Home - grantr/shortbus GitHub Wiki

Shortbus is a Change Data Capture (CDC) system for arbitrary, user-defined data streams. It is designed to be as resilient to failures as possible while still maintaining the following guarantees:

  • All messages are delivered at least once
  • No message is delivered out of sequence (k-sorted)
  • Streams are durable and highly available
  • Low latency
  • No single point of failure

Shortbus is similar in guarantees and structure to Databus, a CDC system developed at Linkedin. The implementations may differ substantially as the implementation details of Databus have not been revealed.

Features

  • Optional stream persistence and snapshotting. Bootstrap new clients with a snapshot instead of needing to replay the entire stream. Useful for streams that represent databases or records with ids. TODO

What is it useful for?

# # # #

- Written instruction 1 -
Extract each line of the records that contains the string "farthest".

# # # #

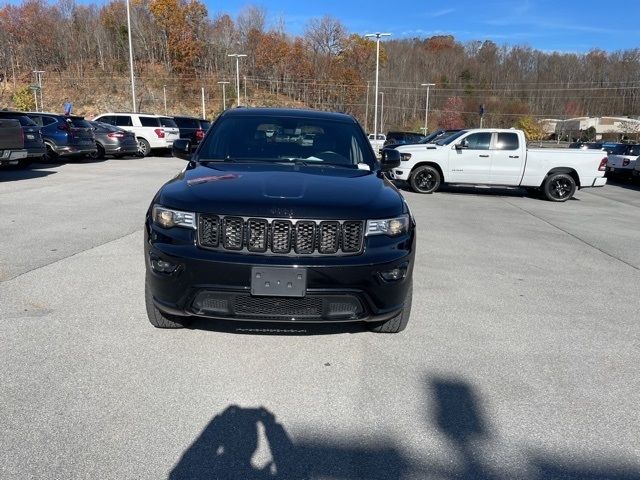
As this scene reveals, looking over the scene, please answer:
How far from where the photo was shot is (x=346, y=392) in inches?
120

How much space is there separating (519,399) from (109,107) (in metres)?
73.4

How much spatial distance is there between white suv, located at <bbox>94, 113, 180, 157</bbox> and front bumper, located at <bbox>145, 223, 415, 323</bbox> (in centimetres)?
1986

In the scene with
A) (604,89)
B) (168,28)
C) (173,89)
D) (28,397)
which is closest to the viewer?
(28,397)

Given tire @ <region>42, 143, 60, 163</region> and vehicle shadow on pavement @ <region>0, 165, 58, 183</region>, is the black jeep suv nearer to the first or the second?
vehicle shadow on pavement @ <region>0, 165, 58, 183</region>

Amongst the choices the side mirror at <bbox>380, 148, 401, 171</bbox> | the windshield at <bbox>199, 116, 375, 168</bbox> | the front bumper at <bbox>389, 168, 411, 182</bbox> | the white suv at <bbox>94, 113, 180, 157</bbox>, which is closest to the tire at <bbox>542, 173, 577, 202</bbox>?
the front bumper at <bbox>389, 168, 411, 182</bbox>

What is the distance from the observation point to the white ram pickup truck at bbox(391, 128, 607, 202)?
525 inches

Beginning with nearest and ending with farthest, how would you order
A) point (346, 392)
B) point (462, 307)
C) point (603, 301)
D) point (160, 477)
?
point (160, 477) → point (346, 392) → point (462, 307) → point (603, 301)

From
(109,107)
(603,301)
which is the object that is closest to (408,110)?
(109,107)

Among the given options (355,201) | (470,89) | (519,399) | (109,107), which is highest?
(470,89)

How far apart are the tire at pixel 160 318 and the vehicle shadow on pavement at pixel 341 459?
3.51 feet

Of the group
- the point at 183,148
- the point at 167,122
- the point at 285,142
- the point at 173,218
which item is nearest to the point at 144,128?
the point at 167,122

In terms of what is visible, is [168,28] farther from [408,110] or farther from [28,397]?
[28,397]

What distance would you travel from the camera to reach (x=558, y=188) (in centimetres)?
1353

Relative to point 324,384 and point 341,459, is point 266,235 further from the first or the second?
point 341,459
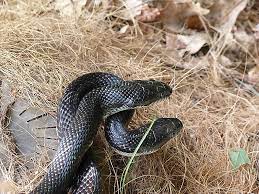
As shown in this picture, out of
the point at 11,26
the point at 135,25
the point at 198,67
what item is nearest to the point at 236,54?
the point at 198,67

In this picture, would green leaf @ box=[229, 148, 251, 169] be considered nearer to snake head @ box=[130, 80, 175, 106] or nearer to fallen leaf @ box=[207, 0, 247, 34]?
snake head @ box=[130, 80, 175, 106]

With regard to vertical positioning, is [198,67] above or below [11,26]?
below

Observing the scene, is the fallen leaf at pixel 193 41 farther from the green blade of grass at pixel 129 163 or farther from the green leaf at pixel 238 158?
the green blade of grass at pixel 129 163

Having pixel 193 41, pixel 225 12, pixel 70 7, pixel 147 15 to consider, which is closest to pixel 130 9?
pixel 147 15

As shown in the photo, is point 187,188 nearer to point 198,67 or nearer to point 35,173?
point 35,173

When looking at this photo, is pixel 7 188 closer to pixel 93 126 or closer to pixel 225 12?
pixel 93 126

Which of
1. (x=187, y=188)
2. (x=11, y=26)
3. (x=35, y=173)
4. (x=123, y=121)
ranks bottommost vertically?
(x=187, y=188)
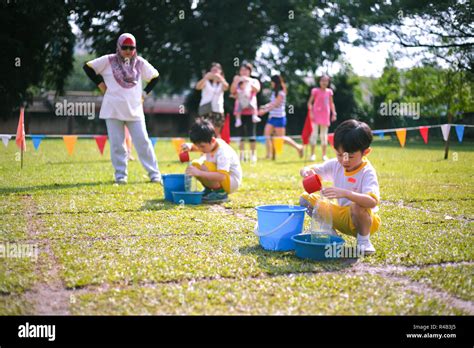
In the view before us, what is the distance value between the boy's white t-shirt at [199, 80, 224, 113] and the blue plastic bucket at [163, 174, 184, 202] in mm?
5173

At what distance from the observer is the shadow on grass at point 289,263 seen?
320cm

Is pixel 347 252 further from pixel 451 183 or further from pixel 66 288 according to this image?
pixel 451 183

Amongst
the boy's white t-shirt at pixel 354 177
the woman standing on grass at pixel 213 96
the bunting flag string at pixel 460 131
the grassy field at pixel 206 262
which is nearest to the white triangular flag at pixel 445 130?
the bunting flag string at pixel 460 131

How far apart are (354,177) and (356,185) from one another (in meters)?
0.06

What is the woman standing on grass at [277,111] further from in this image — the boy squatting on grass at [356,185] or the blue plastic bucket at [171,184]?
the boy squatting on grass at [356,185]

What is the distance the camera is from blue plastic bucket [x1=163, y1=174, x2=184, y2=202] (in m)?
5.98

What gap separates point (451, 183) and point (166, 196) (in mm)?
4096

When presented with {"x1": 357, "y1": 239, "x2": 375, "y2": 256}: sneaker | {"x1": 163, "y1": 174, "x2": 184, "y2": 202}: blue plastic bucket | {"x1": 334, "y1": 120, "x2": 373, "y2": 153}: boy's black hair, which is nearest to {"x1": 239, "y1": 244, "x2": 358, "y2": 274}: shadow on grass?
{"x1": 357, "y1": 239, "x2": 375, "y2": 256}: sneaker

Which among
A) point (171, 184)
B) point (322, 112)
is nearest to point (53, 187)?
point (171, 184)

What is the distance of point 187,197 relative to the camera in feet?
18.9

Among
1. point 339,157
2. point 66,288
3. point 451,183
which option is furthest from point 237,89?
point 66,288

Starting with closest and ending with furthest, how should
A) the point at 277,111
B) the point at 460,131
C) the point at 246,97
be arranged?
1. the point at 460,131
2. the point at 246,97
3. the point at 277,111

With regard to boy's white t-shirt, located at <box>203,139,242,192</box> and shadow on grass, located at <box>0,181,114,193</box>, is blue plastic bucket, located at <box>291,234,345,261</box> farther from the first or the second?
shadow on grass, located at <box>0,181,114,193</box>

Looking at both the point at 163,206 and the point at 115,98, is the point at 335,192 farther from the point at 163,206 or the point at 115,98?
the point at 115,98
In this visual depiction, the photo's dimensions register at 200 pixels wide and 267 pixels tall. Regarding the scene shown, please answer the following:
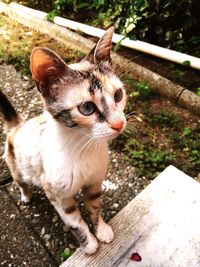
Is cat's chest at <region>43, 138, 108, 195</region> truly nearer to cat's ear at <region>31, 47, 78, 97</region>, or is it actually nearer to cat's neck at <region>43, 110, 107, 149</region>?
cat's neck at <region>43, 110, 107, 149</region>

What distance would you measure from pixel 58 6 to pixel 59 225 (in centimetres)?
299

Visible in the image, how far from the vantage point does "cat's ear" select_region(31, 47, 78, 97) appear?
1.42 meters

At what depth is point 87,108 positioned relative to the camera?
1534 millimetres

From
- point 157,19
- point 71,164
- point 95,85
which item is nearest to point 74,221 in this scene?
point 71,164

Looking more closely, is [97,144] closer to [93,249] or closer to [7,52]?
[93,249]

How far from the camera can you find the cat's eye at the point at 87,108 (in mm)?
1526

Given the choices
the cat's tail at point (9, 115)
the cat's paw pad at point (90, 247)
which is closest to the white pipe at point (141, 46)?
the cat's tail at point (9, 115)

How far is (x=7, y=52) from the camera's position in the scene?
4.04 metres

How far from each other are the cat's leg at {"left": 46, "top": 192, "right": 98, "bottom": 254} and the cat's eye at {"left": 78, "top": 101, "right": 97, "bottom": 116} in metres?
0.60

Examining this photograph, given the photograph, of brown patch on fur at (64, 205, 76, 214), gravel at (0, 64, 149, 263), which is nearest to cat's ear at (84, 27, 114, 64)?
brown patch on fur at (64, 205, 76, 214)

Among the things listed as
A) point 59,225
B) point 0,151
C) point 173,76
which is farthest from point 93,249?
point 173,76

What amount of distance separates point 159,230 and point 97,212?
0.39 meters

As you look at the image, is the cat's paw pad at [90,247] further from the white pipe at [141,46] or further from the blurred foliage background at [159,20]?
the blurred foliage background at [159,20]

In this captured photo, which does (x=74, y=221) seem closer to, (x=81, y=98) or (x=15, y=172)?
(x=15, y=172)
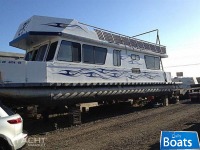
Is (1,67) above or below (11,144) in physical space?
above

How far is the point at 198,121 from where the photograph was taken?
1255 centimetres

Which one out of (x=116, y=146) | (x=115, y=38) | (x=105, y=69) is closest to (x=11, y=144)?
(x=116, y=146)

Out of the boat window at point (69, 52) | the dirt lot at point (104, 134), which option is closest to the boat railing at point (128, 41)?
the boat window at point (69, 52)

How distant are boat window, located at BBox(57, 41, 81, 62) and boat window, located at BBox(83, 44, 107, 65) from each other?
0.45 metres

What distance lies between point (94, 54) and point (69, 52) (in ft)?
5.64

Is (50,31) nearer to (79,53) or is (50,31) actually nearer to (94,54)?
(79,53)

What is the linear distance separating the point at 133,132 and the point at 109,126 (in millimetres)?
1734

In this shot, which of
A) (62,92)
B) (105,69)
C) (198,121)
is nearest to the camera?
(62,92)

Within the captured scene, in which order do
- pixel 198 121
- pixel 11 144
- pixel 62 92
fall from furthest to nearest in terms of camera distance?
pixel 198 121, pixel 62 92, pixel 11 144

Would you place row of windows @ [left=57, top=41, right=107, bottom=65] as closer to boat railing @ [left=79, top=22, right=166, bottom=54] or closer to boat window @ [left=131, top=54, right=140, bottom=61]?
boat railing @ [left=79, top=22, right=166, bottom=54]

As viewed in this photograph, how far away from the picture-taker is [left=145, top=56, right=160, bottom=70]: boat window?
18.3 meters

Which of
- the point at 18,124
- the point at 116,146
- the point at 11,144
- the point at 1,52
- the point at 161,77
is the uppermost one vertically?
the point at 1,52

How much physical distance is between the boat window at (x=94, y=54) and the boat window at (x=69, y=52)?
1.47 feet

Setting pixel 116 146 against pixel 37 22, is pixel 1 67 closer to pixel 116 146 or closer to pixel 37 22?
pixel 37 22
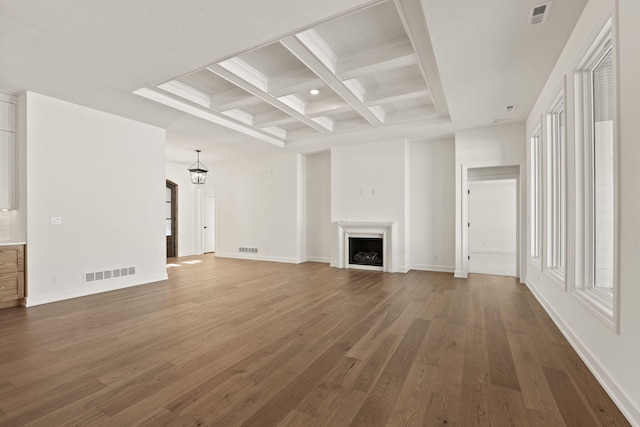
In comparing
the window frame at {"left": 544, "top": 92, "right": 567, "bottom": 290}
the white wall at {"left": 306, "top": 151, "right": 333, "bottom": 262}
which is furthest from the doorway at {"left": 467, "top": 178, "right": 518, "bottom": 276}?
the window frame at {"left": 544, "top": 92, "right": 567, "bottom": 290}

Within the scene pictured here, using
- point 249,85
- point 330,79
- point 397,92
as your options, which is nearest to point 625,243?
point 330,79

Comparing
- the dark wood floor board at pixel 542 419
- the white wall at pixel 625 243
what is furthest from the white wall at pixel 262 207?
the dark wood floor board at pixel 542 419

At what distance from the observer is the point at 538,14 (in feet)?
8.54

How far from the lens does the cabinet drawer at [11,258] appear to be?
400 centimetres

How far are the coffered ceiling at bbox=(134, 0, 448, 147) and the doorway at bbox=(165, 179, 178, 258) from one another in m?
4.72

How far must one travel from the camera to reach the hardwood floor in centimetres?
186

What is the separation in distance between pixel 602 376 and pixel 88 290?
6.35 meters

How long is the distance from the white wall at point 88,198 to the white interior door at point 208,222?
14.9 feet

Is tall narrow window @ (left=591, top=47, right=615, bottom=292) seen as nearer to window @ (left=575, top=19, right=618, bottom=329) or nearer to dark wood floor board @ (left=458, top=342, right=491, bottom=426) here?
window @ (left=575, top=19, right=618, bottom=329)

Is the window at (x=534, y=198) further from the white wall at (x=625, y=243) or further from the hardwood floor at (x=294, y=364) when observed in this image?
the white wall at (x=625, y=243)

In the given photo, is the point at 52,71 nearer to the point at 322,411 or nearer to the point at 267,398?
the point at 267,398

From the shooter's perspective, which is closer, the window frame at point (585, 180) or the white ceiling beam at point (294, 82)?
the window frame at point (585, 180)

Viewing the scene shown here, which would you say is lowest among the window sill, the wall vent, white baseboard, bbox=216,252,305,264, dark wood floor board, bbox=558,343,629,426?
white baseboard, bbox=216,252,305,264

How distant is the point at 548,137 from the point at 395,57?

# # # #

- Written instruction 2 -
Rewrite the Shortbus wiki page from "Home - grantr/shortbus" to "not been revealed.", substituting "assurances" for "guarantees".

- Final answer 1 -
Beginning with nearest and ending with farthest, how would you order
which is farthest from point 93,249?

- Final answer 2 -
Home - grantr/shortbus GitHub Wiki

Shortbus is a Change Data Capture (CDC) system for arbitrary, user-defined data streams. It is designed to be as resilient to failures as possible while still maintaining the following assurances:

  • All messages are delivered at least once
  • No message is delivered out of sequence (k-sorted)
  • Streams are durable and highly available
  • Low latency
  • No single point of failure

Shortbus is similar in assurances and structure to Databus, a CDC system developed at Linkedin. The implementations may differ substantially as the implementation details of Databus have not been revealed.